-------- Document text --------

JAXA President Monthly Press Conference December 2019

JAXA President Monthly Press Conference

Speech Abstracts by Hiroshi Yamakawa, President of JAXA
Date and time: From 1:30 - 2:15 p.m. on December 13 (Fri), 2019
Venue: JAXA Tokyo Office Presentation Room (B1 floor)
MC: Akiko Suzuki, Director, Public Affairs Department

Results of the 26th Asia-Pacific Regional Space Agency Forum (APRSAF-26)

For four days at the end of last month from November 26 (Tue) through 29 (Fri), the 26th Asia-Pacific Regional Space Agency Forum (APRSAF-26) co-sponsored by the Ministry of Education, Culture, Sports, Science and Technology and JAXA was held in Nagoya City with “The development of diverse connections that will open a new space era” as the theme.

A total of 469 people from 31 countries and regions and 9 international agencies participated in the forum. By looking 25 years ahead, we adopted “APRSAF Nagoya Vision” as an outcome document of the forum that sets a course of our efforts for the next 10 years. We agreed to achieve the following four goals in the vision: (1) promoting the resolution of a wide range of ground issues; (2) developing human resources and improving scientific and technological strength; (3) improving policy implementation ability to address common challenges in the region; and (4) promoting the participation in the APRSAF by new players in the region and advancing diverse cooperation.

As the forum’s individual outcomes, we launched three new initiatives.

--------

> [Tasks to complete]
A. From the press conference text, copy the passage starting at "JAXA President Monthly Press Conference December" and ending at "Room (B1 floor)".
B. According to the press conference text, in which city was APRSAF-26 held?
C. Continue the press conference text from its last sentence.

-------- Extracted records --------

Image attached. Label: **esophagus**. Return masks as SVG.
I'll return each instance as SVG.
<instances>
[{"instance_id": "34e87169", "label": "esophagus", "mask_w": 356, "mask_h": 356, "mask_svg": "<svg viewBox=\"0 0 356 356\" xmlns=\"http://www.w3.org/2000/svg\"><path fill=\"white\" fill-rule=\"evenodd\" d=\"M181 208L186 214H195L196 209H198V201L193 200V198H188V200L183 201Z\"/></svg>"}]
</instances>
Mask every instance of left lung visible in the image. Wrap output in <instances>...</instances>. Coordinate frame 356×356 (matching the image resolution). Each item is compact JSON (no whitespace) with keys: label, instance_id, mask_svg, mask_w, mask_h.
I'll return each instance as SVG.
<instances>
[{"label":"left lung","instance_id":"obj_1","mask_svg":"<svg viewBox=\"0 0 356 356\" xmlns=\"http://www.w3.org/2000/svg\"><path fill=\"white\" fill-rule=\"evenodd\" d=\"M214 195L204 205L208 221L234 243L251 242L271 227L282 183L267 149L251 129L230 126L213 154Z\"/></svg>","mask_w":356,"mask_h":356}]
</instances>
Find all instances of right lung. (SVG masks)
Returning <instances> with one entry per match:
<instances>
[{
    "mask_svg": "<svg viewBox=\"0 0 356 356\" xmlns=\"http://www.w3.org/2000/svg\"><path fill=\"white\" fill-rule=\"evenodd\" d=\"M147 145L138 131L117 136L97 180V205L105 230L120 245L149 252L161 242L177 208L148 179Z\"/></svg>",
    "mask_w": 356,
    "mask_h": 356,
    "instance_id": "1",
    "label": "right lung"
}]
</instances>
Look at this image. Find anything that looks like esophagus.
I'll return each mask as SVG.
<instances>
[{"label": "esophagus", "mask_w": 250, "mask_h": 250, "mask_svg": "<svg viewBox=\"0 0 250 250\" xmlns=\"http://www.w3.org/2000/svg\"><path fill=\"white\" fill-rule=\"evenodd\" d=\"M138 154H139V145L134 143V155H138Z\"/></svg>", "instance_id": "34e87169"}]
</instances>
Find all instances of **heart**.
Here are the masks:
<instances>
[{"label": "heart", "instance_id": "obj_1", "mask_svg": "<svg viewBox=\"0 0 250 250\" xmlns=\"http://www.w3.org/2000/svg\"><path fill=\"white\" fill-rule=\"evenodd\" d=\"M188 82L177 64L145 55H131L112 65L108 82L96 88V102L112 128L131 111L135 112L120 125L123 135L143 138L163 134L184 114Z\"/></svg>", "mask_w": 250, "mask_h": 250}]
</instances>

--------

> [Final answers]
A.
JAXA President Monthly Press Conference December 2019

JAXA President Monthly Press Conference

Speech Abstracts by Hiroshi Yamakawa, President of JAXA
Date and time: From 1:30 - 2:15 p.m. on December 13 (Fri), 2019
Venue: JAXA Tokyo Office Presentation Room (B1 floor)

B. Nagoya City

C.
First, we launched “SAFE Evolution,” a program in which countries having satellites in the Asia-Pacific region provide satellite data each other to promote the multilateral utilization of data. As “SAFE” (Space Applications for Environment) activities, we have implemented bilateral cooperation called “SAFE Initiative” in the Asia-Pacific region. SAFE Initiative aims to resolve social issues associated with climate change through a long-term Earth observation by using space technology particularly remote-sensing technologies from space.

This time, we developed the “SAFE Initiative,” which was originally bilateral cooperation, into multilateral cooperation as “SAFE Evolution” to promote the resolution of regional issues by using space technology.

By making it possible the utilization of diverse satellite data with Japan and India as centers, we plan to further promote the sustainable utilization of satellite data and information provision that meets users’ needs.

Second, we launched “JJ-NeST” (JICA-JAXA Network for Utilization of Space Technology) in cooperation with JICA. This is a long-term human resources development program that cultivates at Japanese universities human resources with high level knowledge who will play a leadership role in the Asia-Pacific region in the future. From now on, we plan to build a network of space-related human resources in the Asia-Pacific region by focusing on participants in this program.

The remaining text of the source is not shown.